RAW DATA |
-------------------------

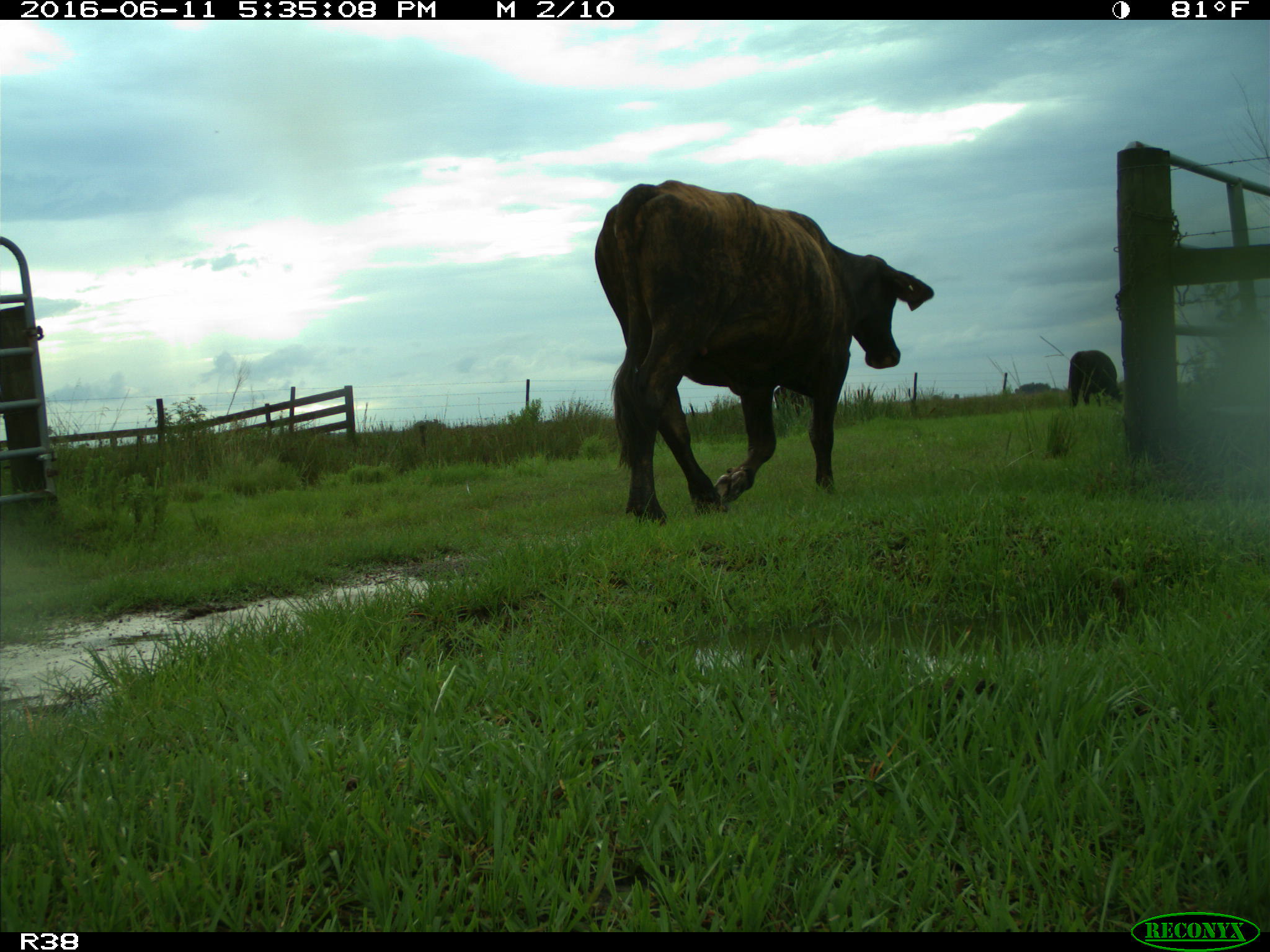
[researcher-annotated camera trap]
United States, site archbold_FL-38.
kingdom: Animalia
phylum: Chordata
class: Mammalia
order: Artiodactyla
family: Bovidae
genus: Bos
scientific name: Bos taurus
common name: domestic cow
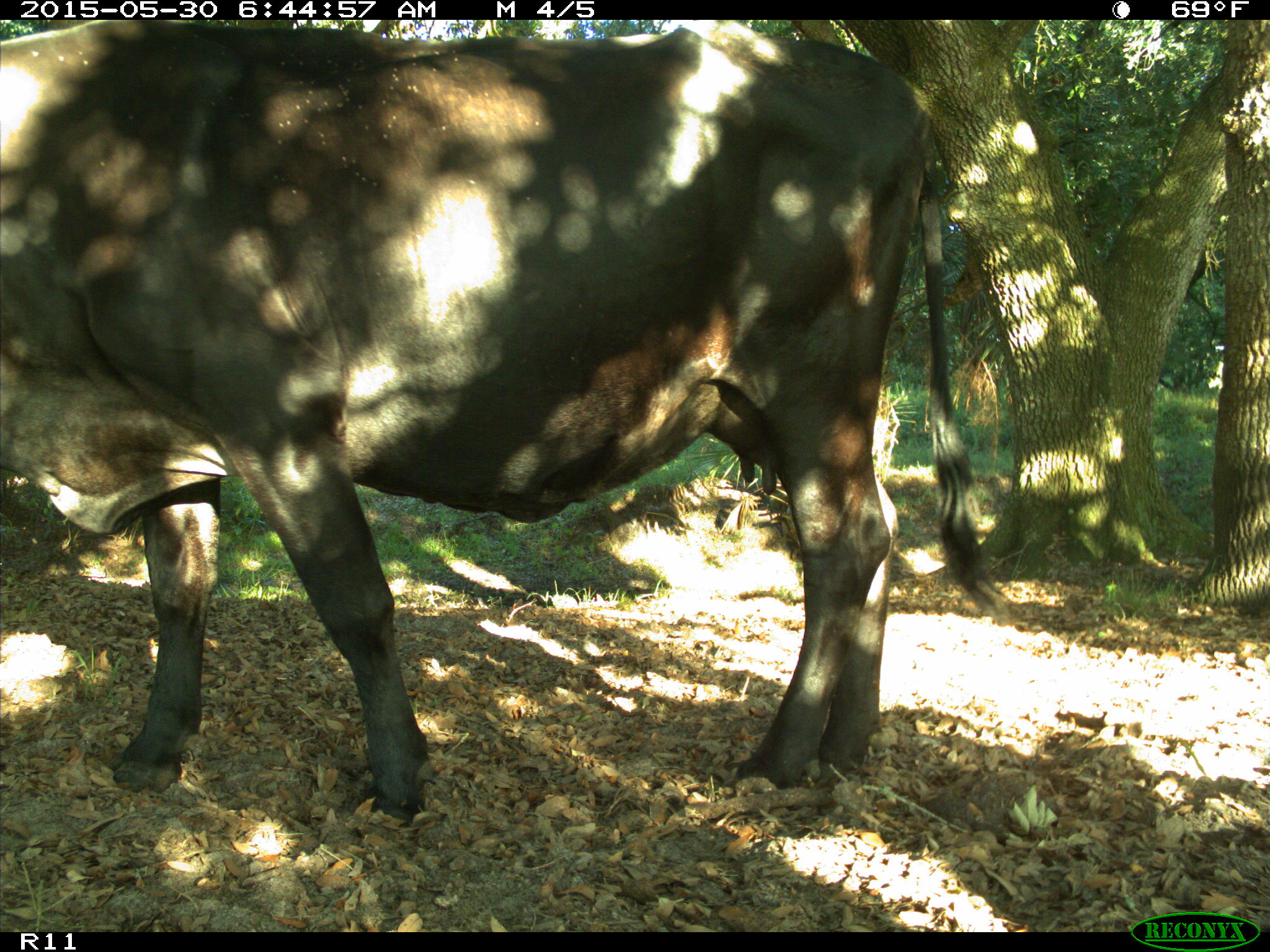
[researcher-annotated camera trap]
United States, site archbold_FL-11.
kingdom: Animalia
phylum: Chordata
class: Mammalia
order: Artiodactyla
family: Bovidae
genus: Bos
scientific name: Bos taurus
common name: domestic cow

-------------------------

AIM OF THE TASK | From the records above, copy every line that includes the word "States".

RESULT FOR THIS EXERCISE |
United States, site archbold_FL-38.
United States, site archbold_FL-11.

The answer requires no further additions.